* **ZADANIE DO WYKONANIA**
Dopisz dalszy ciąg artykułu o odejściu Javiera Mascherano z Liverpoolu, zaczynając zaraz po jego ostatnim zdaniu.

* **FRAGMENT TEKSTU**
———
Osób online 1107

Javier odpowiada na krytykę


Przygotowujący się do wyjazdu z Merseyside do Barcelony Javier Mascherano nie chciał wchodzić w kłótnię ze społecznością Liverpoolu i bez agresji odpowiedział na słowa krytyki, które spadły na niego po odmowie wejścia na boisko w meczu z Manchesterem City.

Po tym, jak w piątek włodarze klubu z Anfield zaakceptowali ofertę Blaugrany za argentyńskiego pomocnika, Mascherano chce dopiąć wszystko na ostatni guzik w poniedziałek.

Roy Hodgson zakwestionował profesjonalizm Moster Mascha po tym, jak przed osiągnięciem porozumienia z Barceloną z własnej woli nie zagrał w Manchesterze przeciwko The Citizens.
———
* **MATERIAŁ ŹRÓDŁOWY**
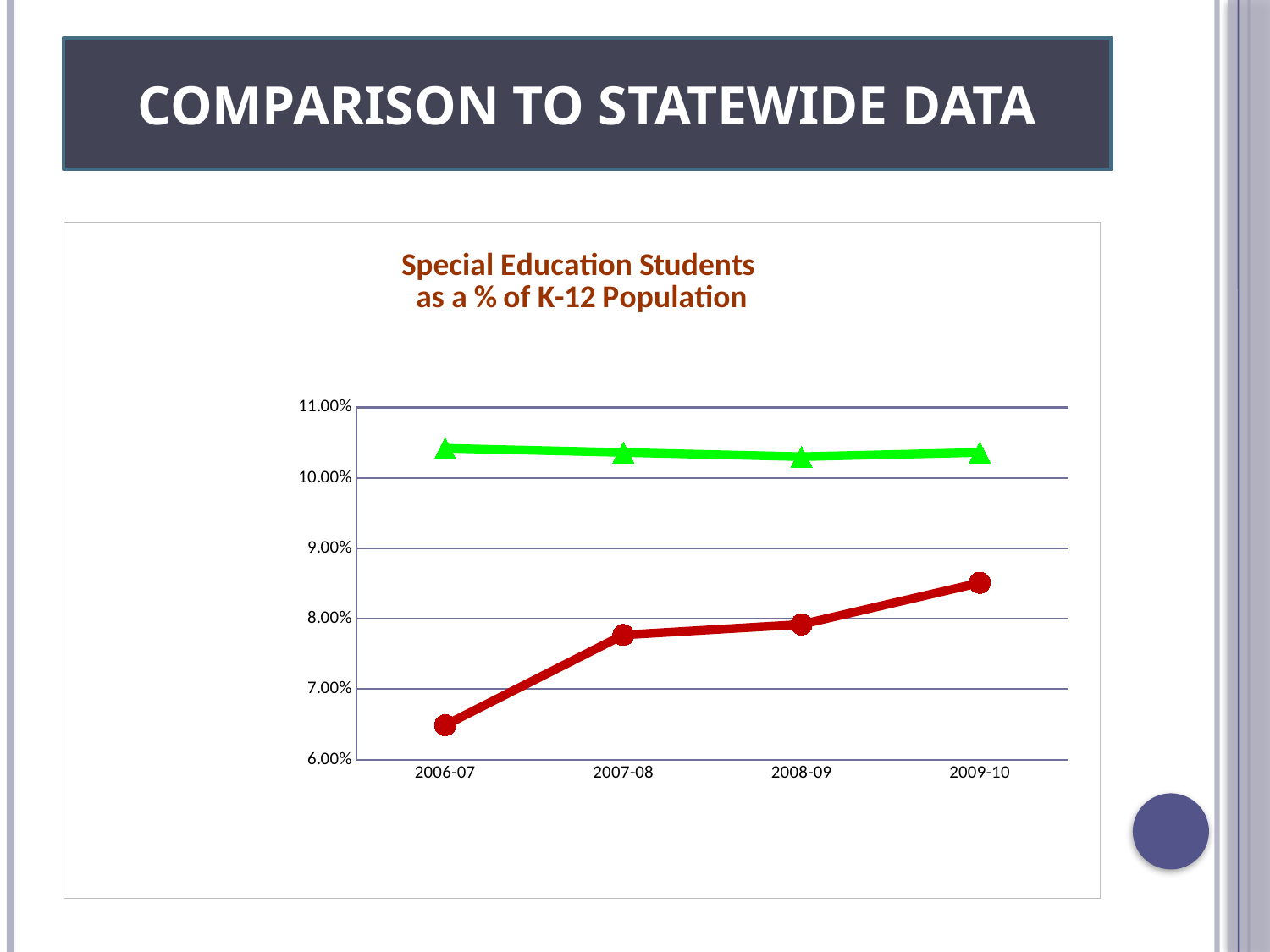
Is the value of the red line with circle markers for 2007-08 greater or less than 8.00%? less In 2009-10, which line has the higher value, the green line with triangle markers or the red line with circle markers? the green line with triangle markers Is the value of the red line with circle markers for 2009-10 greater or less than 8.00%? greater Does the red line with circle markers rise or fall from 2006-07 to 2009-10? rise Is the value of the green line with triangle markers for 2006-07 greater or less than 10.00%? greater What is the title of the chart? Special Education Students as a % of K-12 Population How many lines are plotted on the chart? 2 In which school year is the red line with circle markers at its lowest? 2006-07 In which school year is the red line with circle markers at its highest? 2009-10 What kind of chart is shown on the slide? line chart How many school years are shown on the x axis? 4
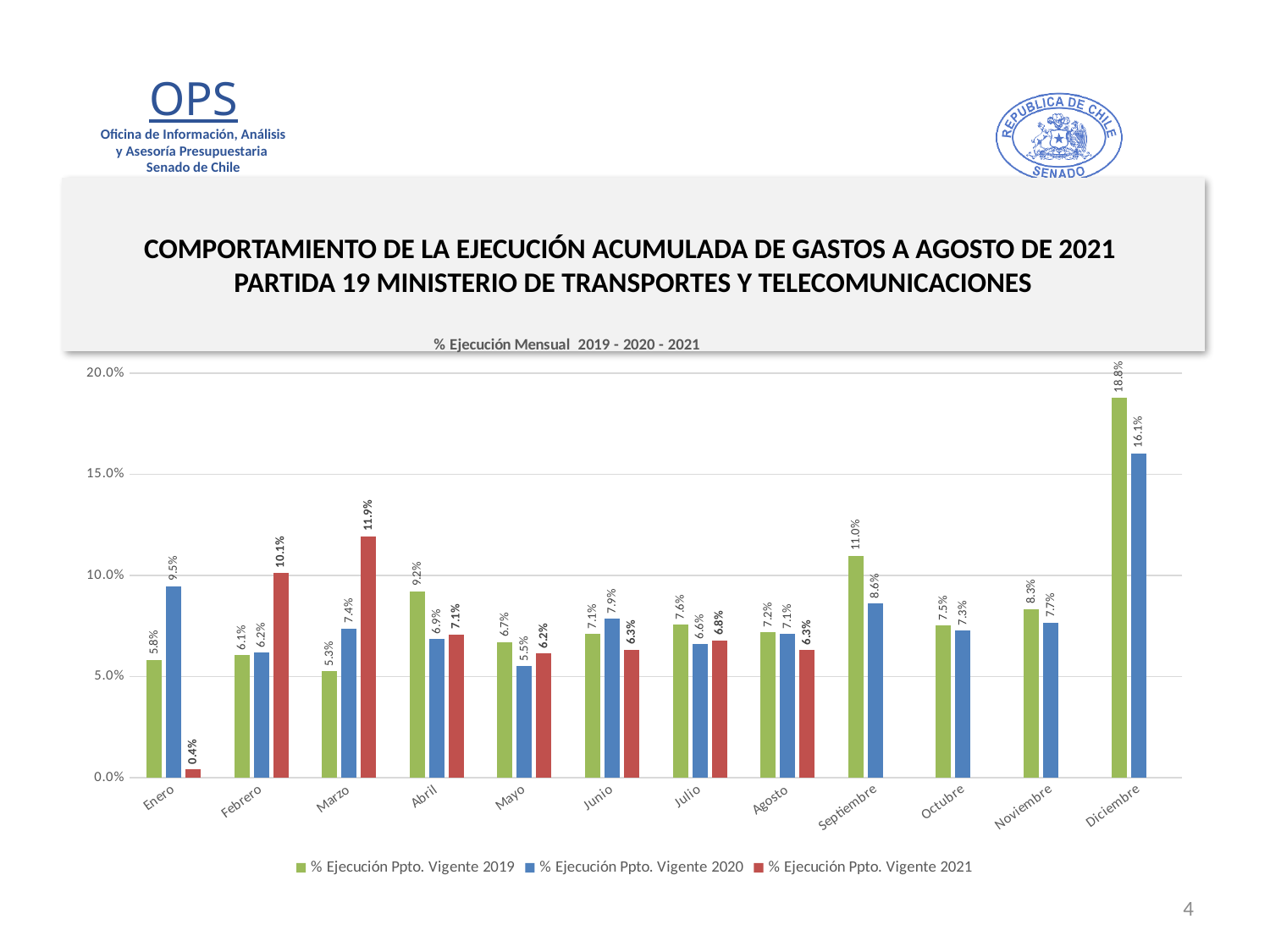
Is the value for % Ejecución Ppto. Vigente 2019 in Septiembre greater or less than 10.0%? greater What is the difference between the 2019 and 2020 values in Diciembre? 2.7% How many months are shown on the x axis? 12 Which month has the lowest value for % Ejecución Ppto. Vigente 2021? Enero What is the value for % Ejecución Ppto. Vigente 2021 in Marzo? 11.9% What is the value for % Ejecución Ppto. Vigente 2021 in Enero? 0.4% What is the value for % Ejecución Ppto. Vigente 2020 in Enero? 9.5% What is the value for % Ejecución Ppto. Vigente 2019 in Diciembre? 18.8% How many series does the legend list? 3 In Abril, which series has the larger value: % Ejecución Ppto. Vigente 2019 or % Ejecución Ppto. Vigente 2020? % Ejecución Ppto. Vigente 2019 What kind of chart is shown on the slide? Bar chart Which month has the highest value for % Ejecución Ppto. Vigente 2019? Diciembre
———
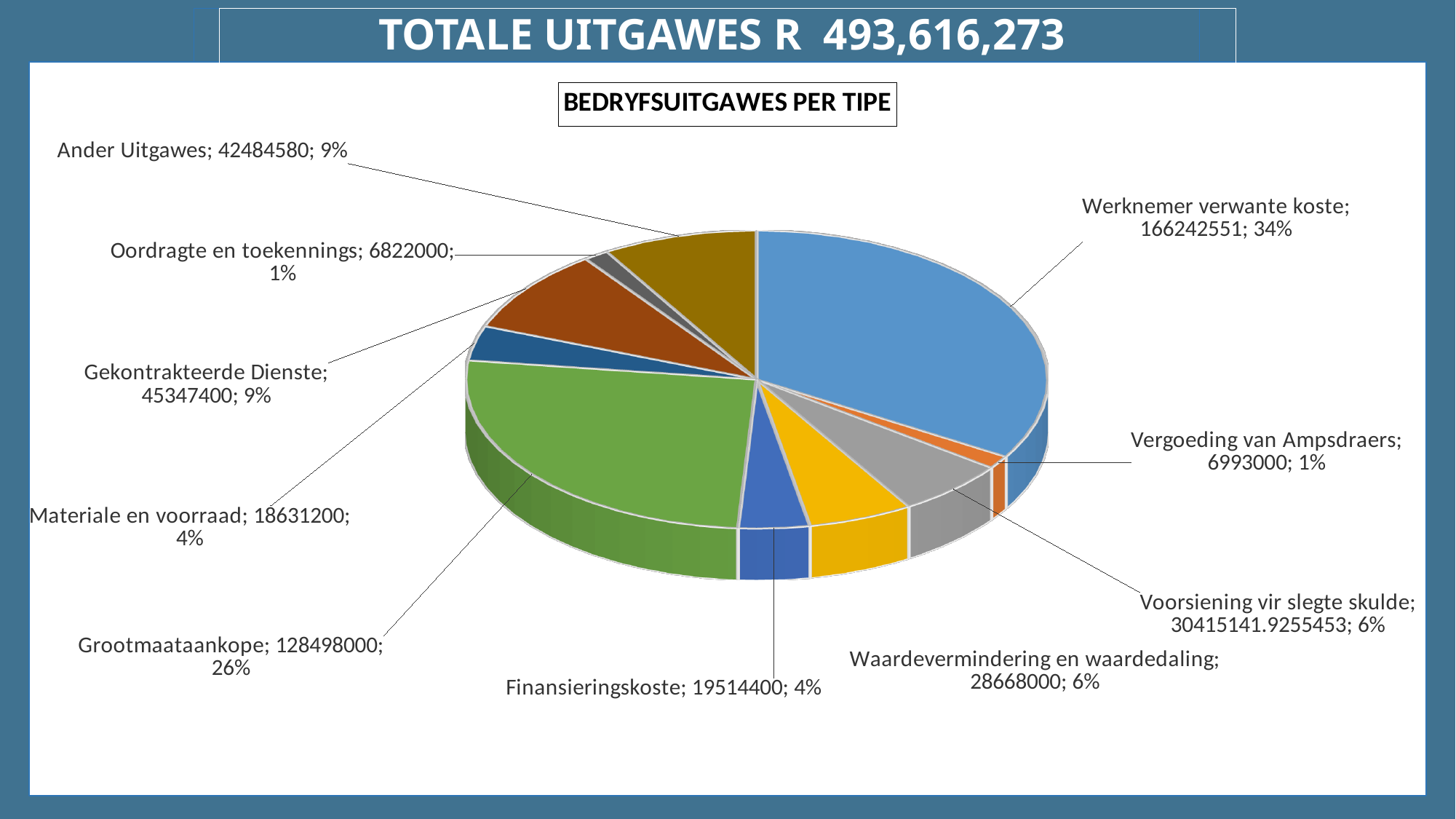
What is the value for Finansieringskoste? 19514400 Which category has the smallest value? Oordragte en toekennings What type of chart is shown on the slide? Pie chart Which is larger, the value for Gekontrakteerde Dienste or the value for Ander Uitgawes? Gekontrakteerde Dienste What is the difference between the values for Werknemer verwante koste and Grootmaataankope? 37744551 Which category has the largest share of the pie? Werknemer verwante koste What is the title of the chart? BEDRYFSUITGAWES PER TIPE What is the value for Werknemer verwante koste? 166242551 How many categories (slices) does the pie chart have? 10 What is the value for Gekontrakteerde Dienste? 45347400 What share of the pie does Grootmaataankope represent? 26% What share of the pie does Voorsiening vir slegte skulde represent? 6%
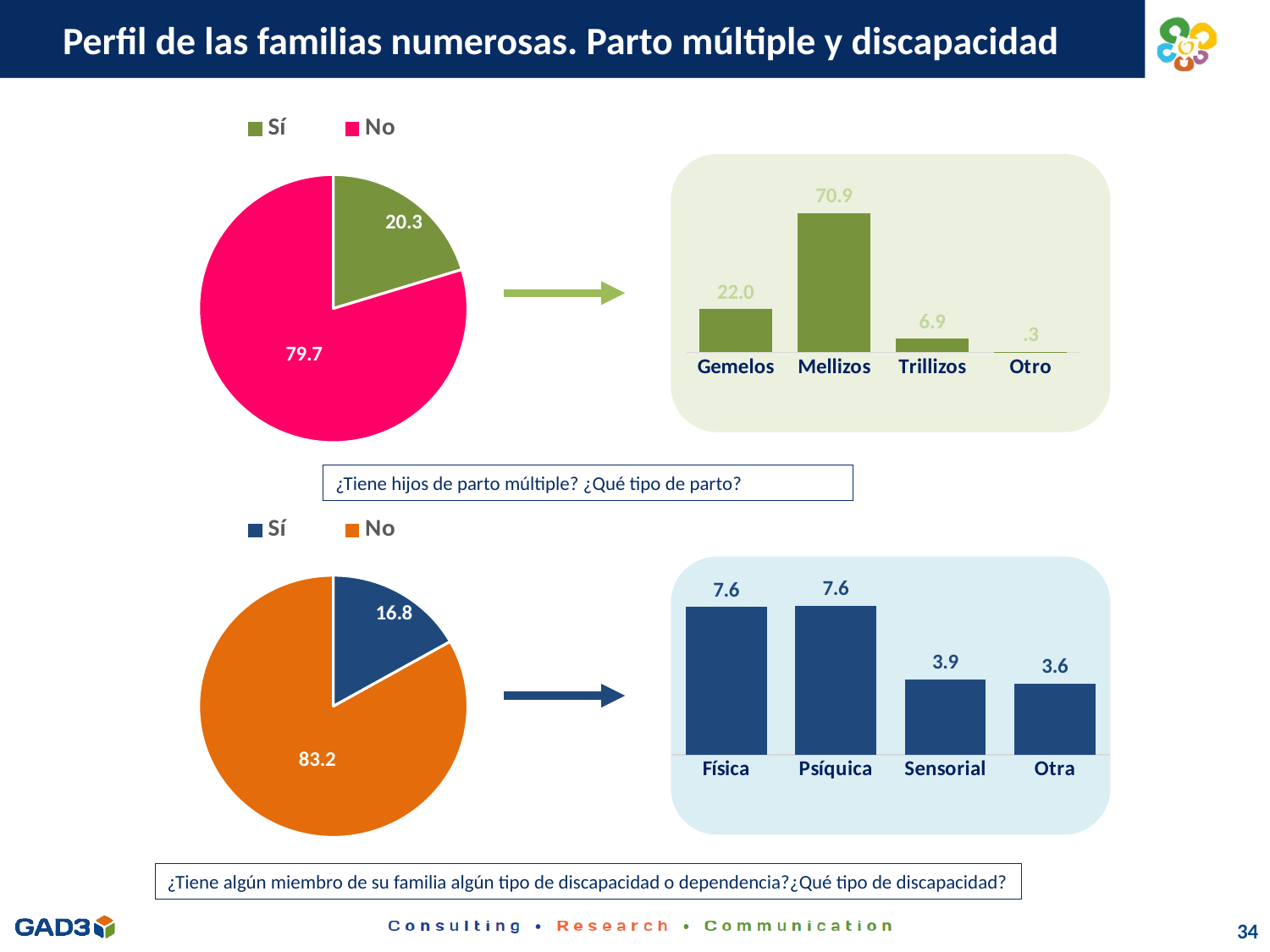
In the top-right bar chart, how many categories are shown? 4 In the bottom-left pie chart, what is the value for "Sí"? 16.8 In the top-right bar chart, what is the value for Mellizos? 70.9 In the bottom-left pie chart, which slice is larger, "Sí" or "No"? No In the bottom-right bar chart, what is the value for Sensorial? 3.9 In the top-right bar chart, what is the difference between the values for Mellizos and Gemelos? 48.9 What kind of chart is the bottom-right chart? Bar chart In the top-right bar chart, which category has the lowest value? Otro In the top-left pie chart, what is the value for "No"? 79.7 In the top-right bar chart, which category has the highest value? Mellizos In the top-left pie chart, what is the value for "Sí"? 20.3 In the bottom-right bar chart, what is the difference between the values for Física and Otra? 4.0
———
* **WYNIK**
Zawodnik odpowiedział jednak trenerowi stwierdzając, że w trakcie swojego pobytu na Anfield zawsze w stu procentach wypełniał swoje obowiązki i był profesjonalistą w każdym calu.

- W Liverpoolu pokazałem, że jestem poważnym zawodnikiem, profesjonalistą i nikt nie może w to wątpić.

- W poniedziałek nie mogłem po prostu zagrać przeciwko City. Rozmawiałem o tym z trenerem i zrozumiał moją sytuację. Tak było lepiej dla drużyny.

- Nigdy nie miałem żadnych problemów z Hodgsonem. Przyjmowałem jego zadania i uwagi, a trener może to potwierdzić.

- Chłopaki z zespołu wiedzieli, że taka jest moja decyzja i nikt nie miał mi nic do powiedzenia na ten temat.

Mascherano zapewnia, że jego transfer do Barcelony nie jest powodowany kwestiami finansowymi i jest podekscytowany możliwością dołączenia do mistrzów Hiszpanii.

- Liverpool zawsze będę nosił w sercu, ale mój czas tutaj dobiegł końca i jestem gotowy na nowe wyzwanie.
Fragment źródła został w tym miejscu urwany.